Over the past eight years of needle felting, I’ve had more than a few days that ended in frustration. I’ve had armatures sag because I chose the wrong wire. I’ve spent hours experimenting, only to realize the next day that all that work didn’t lead anywhere. I’ve watched projects collapse in my hands.
Some days it’s one small failure. Other days it feels like one big failure after another. And in those moments, I’d think: Why am I even doing this?
But here’s what I’ve learned: failure doesn’t stay failure.
Give it time, and it turns into growth.
When we make a mistake, it feels awful. But inside our heads, something powerful is happening.
Your brain is taking notes. Every time something goes wrong, your brain quietly says, “That didn’t work. Let’s adjust for next time.” It’s like having a teacher living inside your head, pointing out what needs to change.
You’re rewiring yourself. A mistake forces your brain to try a new route. Think of it like driving: if your usual road is blocked, you find another way. After a while, that new road becomes familiar—and faster.
Mistakes stick. Success feels good, but mistakes sink in deeper. They stay with us, and when we try again, they push us to do it differently, better.
That’s why a day that feels wasted is often the day your brain does the most work behind the scenes.
As artists, we often dream of everything flowing perfectly—wool behaving, needles sliding just right, projects looking exactly like we imagined. But the truth is, the best learning doesn’t come from smooth days.
It comes from the messy ones.
When we struggle, our brain pays more attention.
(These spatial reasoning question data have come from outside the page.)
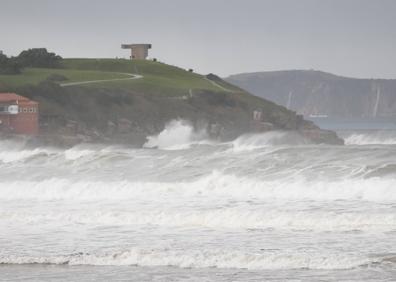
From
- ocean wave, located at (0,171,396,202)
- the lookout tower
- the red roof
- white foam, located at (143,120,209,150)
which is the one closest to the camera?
ocean wave, located at (0,171,396,202)

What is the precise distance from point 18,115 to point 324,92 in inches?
5166

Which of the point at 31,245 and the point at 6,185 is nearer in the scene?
the point at 31,245

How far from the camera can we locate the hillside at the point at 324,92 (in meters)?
179

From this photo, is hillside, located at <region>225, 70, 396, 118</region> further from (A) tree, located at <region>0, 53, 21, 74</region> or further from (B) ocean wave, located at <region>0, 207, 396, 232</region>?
(B) ocean wave, located at <region>0, 207, 396, 232</region>

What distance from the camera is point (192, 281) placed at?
1580 centimetres

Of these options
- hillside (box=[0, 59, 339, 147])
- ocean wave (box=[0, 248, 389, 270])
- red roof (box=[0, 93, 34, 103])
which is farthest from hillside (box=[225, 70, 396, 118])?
ocean wave (box=[0, 248, 389, 270])

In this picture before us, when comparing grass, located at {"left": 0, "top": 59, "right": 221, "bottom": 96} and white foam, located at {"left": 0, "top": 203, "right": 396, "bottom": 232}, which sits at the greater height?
grass, located at {"left": 0, "top": 59, "right": 221, "bottom": 96}

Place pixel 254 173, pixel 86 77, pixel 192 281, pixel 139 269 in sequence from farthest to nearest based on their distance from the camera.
Result: pixel 86 77, pixel 254 173, pixel 139 269, pixel 192 281

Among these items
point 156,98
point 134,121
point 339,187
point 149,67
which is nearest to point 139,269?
point 339,187

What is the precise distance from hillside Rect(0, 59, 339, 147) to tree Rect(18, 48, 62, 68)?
13.7ft

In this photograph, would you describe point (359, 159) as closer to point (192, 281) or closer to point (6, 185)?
point (6, 185)

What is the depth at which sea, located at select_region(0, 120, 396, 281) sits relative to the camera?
1681cm

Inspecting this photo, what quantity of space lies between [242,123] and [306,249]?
58.7 meters

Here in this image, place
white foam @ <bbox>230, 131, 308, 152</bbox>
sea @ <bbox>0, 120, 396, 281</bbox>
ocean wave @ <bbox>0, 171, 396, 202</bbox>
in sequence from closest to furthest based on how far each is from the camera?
sea @ <bbox>0, 120, 396, 281</bbox> → ocean wave @ <bbox>0, 171, 396, 202</bbox> → white foam @ <bbox>230, 131, 308, 152</bbox>
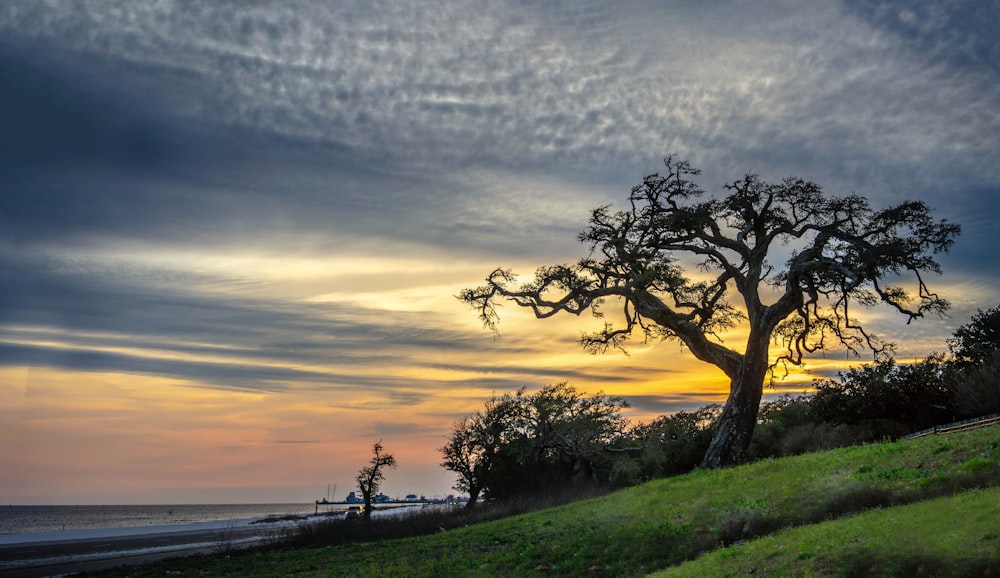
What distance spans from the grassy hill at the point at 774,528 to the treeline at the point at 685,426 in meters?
7.07

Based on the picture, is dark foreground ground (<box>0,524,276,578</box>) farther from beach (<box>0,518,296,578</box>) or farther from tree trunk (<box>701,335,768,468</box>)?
tree trunk (<box>701,335,768,468</box>)

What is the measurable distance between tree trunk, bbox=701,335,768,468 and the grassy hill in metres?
3.83

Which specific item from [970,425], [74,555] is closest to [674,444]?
[970,425]

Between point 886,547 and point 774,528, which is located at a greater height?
point 886,547

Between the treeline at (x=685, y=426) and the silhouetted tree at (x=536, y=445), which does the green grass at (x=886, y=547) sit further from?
the silhouetted tree at (x=536, y=445)

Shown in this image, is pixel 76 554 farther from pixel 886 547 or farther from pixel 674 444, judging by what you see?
pixel 886 547

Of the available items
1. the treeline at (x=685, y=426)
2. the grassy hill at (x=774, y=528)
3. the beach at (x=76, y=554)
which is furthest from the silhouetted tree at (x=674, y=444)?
the beach at (x=76, y=554)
It rewires faster. It builds confidence we didn’t have before. And that’s why, even when it feels like a setback, failure is actually preparing us for the leap forward.
Here are some ways I’ve learned to let failure work for me instead of against me:
1. Try small experiments.
Instead of waiting until you’re deep into a project, test things on scraps: different wires, wool blends, needle sizes. That way, you “fail small” and learn big.
2. Keep a simple notebook.
I jot down: What went wrong → What I think caused it → What I’ll try next. Just a few words. Over time, you’ll see patterns and solutions.
3. End on a win.
If I’m having a tough day, I’ll finish with something simple: smoothing a surface, shaping a tiny piece that works. It helps me remember the day by the success, not just the failure.
4. Give it time.
I often don’t notice what I’ve learned until weeks later. All of a sudden, something that felt impossible before is now easy. That’s the rewiring at work.
When a bird’s neck sagged, I learned to test different wire gauges before starting the real piece.
When the surface kept fuzzing, I experimented with needle sequences and finishing tricks until I found what worked.
When an expression fell flat, I tried tiny felt pads to support the cheeks and brows—something I never would have thought of if I hadn’t failed first.
Every frustration turned into a discovery.
Even now, when something collapses in my hands, it stings. But I’ve come to see failure as part of the process. It’s the quiet partner that pushes me forward.
Failure didn’t break my practice. It built it.
And if you’re having a day where everything feels like it’s falling apart, I want you to remember this:
Failure isn’t a stop sign.
It’s a doorway.
It’s the thing that rewires your brain, strengthens your hands, and carries you to the next level of your art.
I owe everything to it.
Keep creating, keep failing, keep growing.